Georgia Power customers don’t need Plant Vogtle 3 and 4 and never did, not in 2009 when the commission approved this project nor in 2017 when the commission recommitted to the project.

 In 2009, Georgia Power had a reserve capacity of 31.5% or twice the North American Electric Reliability Corporation’s (NERC) 15% recommendation, and Georgia Power also had a stunning prospective reserve capacity of 53.6% in 2009.  Despite these facts, the expansion of Plant Vogtle was approved

Then in 2017 the Georgia Public Service Commission again had the opportunity to cancel the Plant Vogtle expansion project as a result of the bankruptcy of Westinghouse and unreliable and inaccurate Georgia Power estimating project timelines, cost estimates, and load forecasts from 2009 to 2017. 

Georgia Power’s assertion that Vogtle 3 & 4 are the most economical means to meet the electricity needs of Georgia Power customers is not supported by recent evidence about the costs of other resources that were qualitatively dismissed by the Company and Georgia Public Service Commissioners.


Mr.
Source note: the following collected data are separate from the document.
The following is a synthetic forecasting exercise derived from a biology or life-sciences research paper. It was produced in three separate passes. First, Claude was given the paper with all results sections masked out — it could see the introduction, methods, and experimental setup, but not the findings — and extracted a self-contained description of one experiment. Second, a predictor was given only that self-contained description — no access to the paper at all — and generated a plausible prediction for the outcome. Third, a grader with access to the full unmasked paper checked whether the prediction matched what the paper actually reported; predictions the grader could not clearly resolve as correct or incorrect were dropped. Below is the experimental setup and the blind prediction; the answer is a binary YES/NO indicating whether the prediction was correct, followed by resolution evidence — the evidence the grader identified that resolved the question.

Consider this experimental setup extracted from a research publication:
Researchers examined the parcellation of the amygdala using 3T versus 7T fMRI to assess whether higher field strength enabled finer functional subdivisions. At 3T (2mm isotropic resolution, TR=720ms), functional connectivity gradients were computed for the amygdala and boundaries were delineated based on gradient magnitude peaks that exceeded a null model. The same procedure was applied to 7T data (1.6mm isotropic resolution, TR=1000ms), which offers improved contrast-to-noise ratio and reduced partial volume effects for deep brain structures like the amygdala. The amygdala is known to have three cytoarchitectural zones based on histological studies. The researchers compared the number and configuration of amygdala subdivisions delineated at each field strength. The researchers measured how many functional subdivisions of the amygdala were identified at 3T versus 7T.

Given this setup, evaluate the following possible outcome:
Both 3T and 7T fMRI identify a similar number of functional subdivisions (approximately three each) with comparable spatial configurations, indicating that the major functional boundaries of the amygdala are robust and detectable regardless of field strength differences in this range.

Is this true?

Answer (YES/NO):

Gregory Jaczko served on the U.S. Nuclear Regulatory Commission from 2005 to 2012 and was its chairman from 2009 to 2012 but now believes nuclear power should be banned.

Georgians will be paying the price of the nuclear energy industry hubris for eight decades. The Savannah River contributes 160 million gallons of water daily to cool the nuclear units and most evaporates and does not return to the river for downstream uses.

Another bad outcome involves a radioactive release from an accident or a defect caused by shortcuts taken by Georgia Power. The results of monitoring of radioactive pollution in the air and water are not made publicly available.  Does the Georgia Environmental Protection Division (EPD) not wish the general public to know this information? This is concerning given the known risks of nuclear energy.


1. The Georgia Public Service Commission should disallow Georgia Power from placing all of these nuclear construction costs onto our bills and share rate increases more fully between customer classes. 

2. Voters should hold Commissioners accountable by ejecting them from their seats and electing pro-consumer candidates that commit to transparency.

3. The Georgia State legislature should fully fund an independent Consumer Utility Counsel (CUC).

4. The Georgia State legislature should create an independent study commission to document lessons learned. 

Solar energy costs have fallen 82% since 2010 and are expected to continue to decline another 60% in the next decade, and even now solar is less expensive than any other type of energy generation.

Other 21st century innovations include advanced energy efficiency and lighting, demand response programs that pay people for shifting when and how they consume electricity, and beneficial electrification to replace fossil fuels in the home and vehicles. 

As most state commissions and utilities engage in this exciting and innovative era and transition away from fossil fuels towards a clean low-cost energy future, Georgians will be saddled with expensive new nuclear energy and high energy bills until the year 2075 or 2080. What has happened here is ratepayer robbery: the expensive 20th-century practice of building large nuclear power plants continues here. The Georgia Public Service Commission’s failure to pursue 21st-century innovation has harmed Georgians and will soon result in the highest energy bills in the United States to pay for the most expensive power plant ever built on Earth.

The current PSC commissioners are Tim Echols, Fitz Johnson, Lauren McDonald, Tricia Pridemore, and Jason Shaw.  All five commissioners are Republicans.